Il rito antico di sempre del pane e della sua conservazione, il coraggio eterno delle donne nutrici di popoli.


Forse Sima, l’imprenditrice afgana della pasta, pensava a tutto ciò quando ha dato vita nel 2018 ad un pastificio nel nord del suo paese con nove donne che vi lavoravano. Nove donne in un Paese difficile, con storie difficili: sole, vedove, madri, a volte unica fonte di sostentamento per le proprie famiglie, prigioniere ora di un’ignoranza fanatica di chi è di nuovo al potere.

Le foto in rete le mostrano in un laboratorio essenziale, forse due stanze nella casa di una di loro. Pavimenti coperti da teli candidi e l’oro della pasta ovunque, su stenditoi di legno e teli bianchi. Un ordine essenziale, povero, quasi ingenuo: mascherina, cuffia per capelli sopra lo chador, i vestiti di tutti i giorni. La divisa di lavoro è un grembiule a righe nere rosse e bianche. Gli strumenti sono quelli che sicuramente una qualsiasi “zdora” emiliano- romagnola ha sul tavolo infarinato della cucina.

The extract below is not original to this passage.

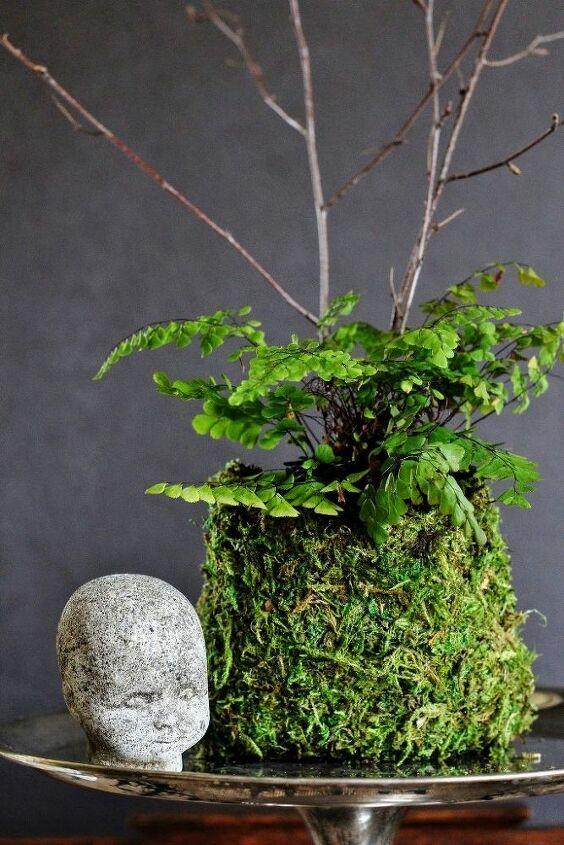 Himalayan maidenhair fern in a DIY moss pouch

Fili di pasta e fili di parole. L’importanza di questo progetto viaggia oltre l’importanza dell’imprenditoria di donne in un paese duro come l’Afganistan. Ha permesso loro di tessere relazioni oltre le prigioni domestiche, di sognare, progettare, di parlare dei problemi, ma con la certezza che si possono risolvere. Ha permesso la nostalgia del futuro.


Chi prepara il cibo non può racchiudere la propria vita in un antro buio e solitario, pensa alla libertà e a nutrire la vita di tutti. L’eterna lotta per restare in vita. La rete di questo progetto si estende ed arriva fino all’Italia che di pasta se ne intende.


Il 15 agosto 2021 ritornano al potere i talebani e tutto si interrompe. Nonostante il nuovo governo avesse promesso la tutela dei diritti delle donne, il 7 maggio scorso un decreto del Ministero per la Propagazione della Virtù e la Prevenzione del Vizio ha fatto fare un balzo indietro al paese, e soprattutto alle donne, di oltre vent’anni. Si chiude il laboratorio e le donne avvolte nel burqa ritornano nella prigione delle proprie case. Le strade polverose che percorrevano prima due giorni la settimana, per trovarsi insieme ad impastare acqua e farina, per raccontarsi, per ridere, per esistere, sono un sogno.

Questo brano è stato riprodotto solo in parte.